### TASK BRIEF
The data below should be restated word for word, pictures omitted.

(Items from a dataset)
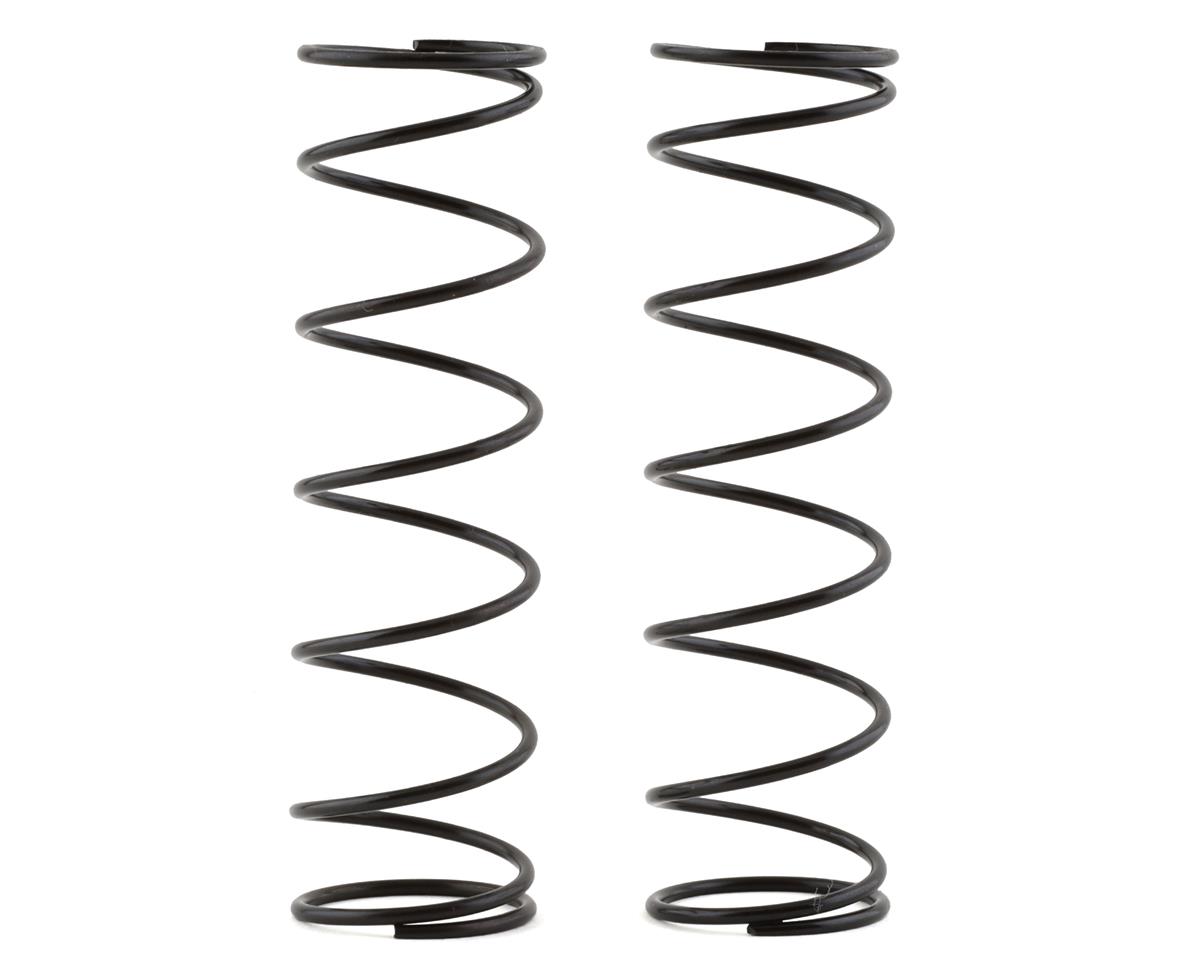 Arrma 85mm Shock Springs (6.91lbf/in) (2)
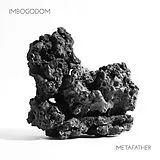 Imbogodom Vinyl Metafather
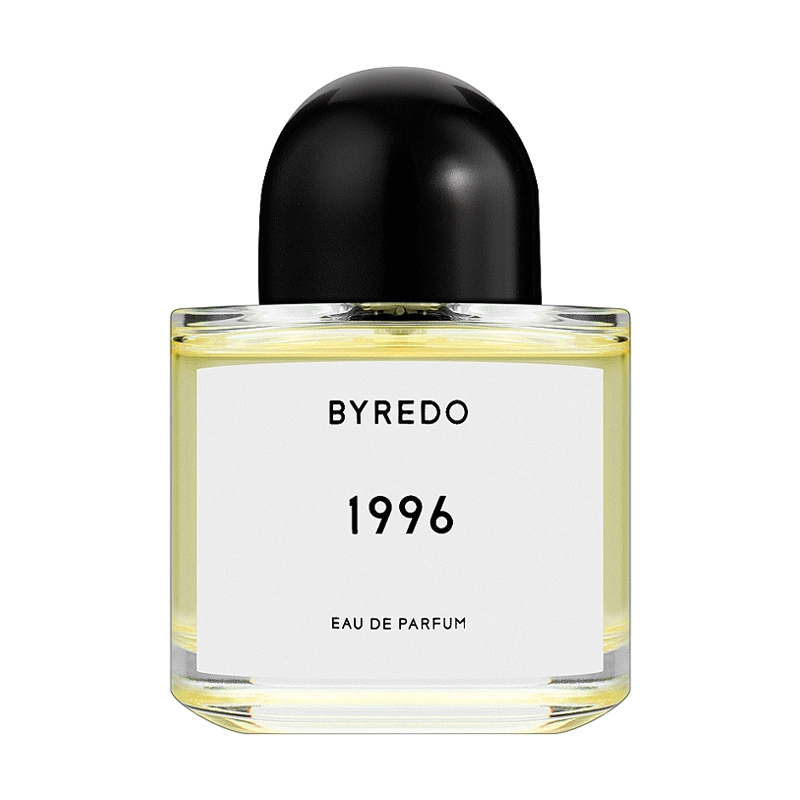 

Byredo 1996 Inez & Vinoodh Парфумована вода унісекс, 50 мл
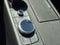 2020 Cadillac CT6 3.6L Premium Luxury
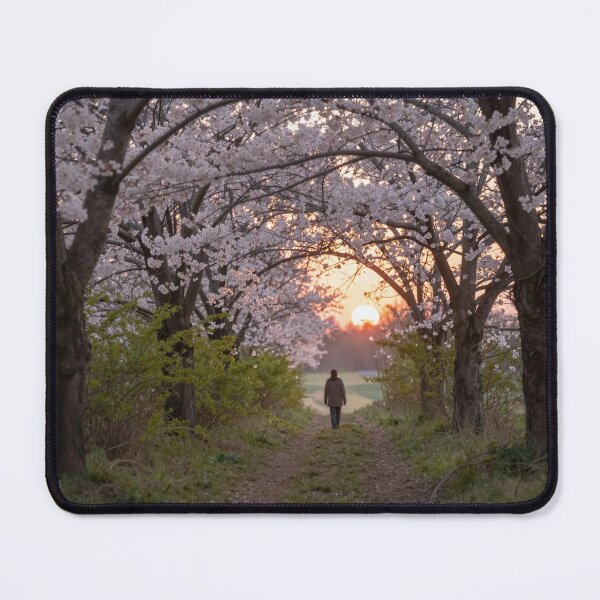 Item preview, Spring walk designed and sold by LilithsDesires.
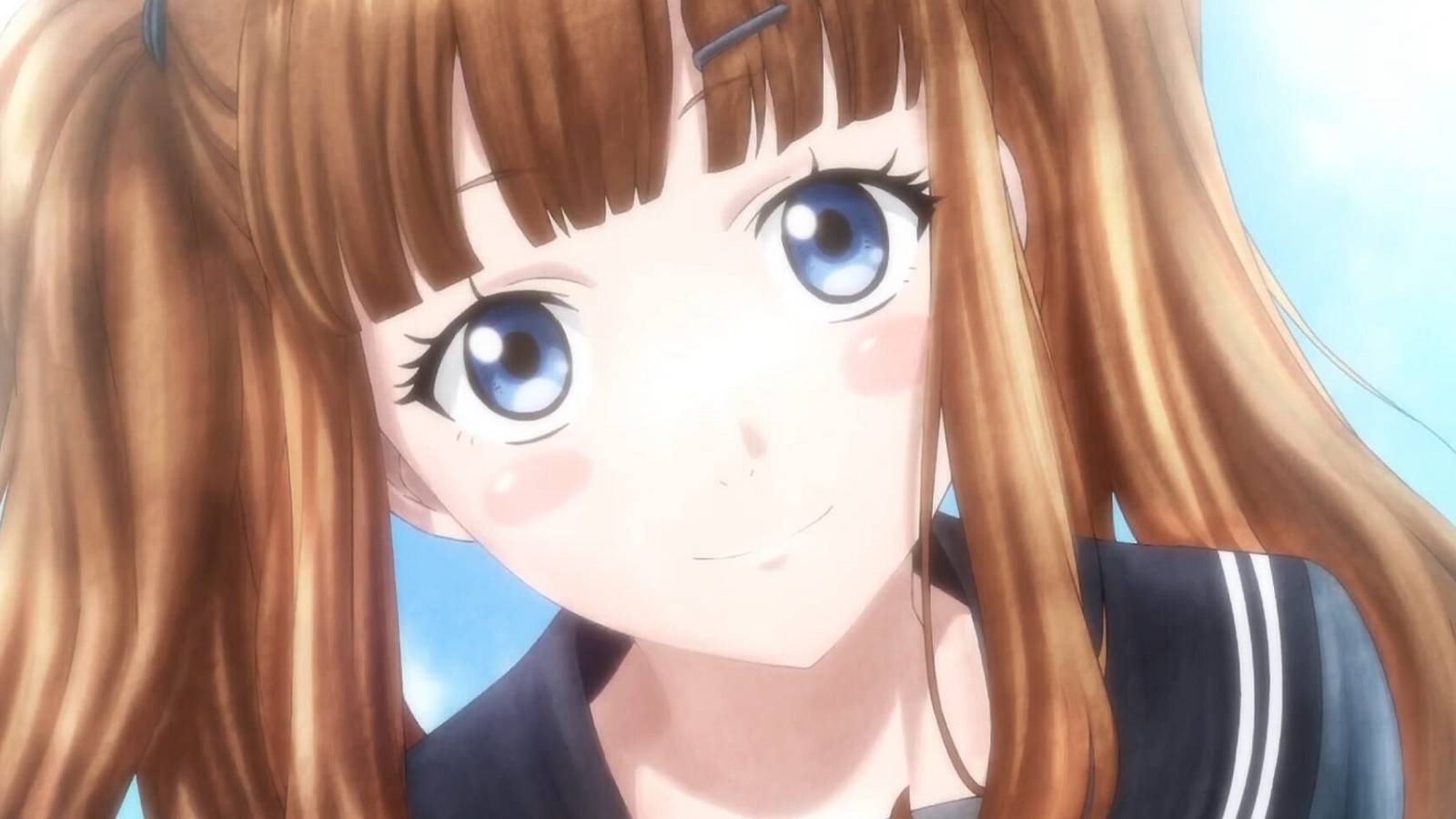 tomodachi-game-episode-10-5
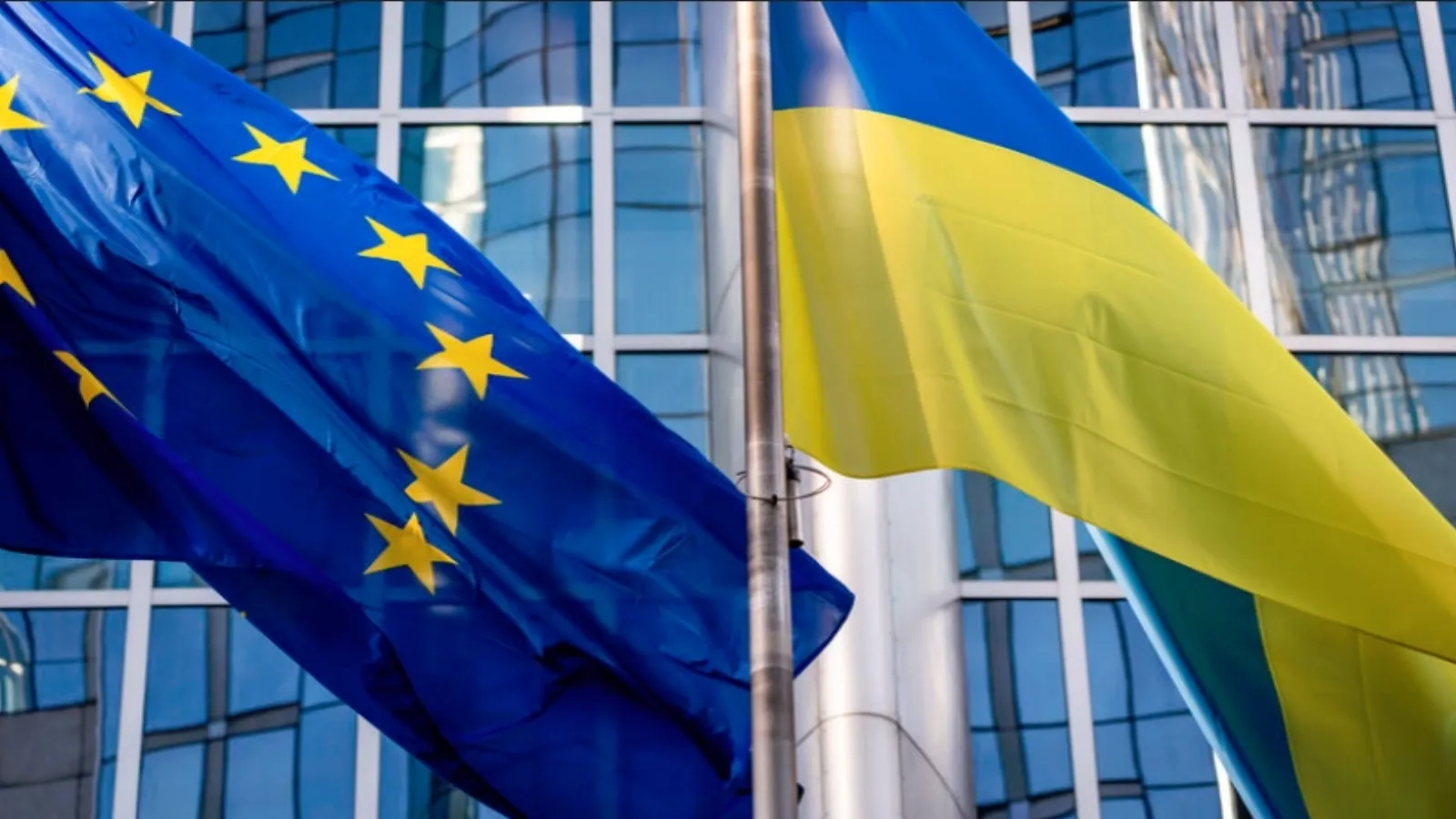 Propunere pentru o strategie de pace independentă în Ucraina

### YOUR RESPONSE
 Arrma 85mm Shock Springs (6.91lbf/in) (2)
 Imbogodom Vinyl Metafather

Byredo 1996 Inez & Vinoodh Парфумована вода унісекс, 50 мл
 2020 Cadillac CT6 3.6L Premium Luxury
 Item preview, Spring walk designed and sold by LilithsDesires.
 tomodachi-game-episode-10-5
 Propunere pentru o strategie de pace independentă în Ucraina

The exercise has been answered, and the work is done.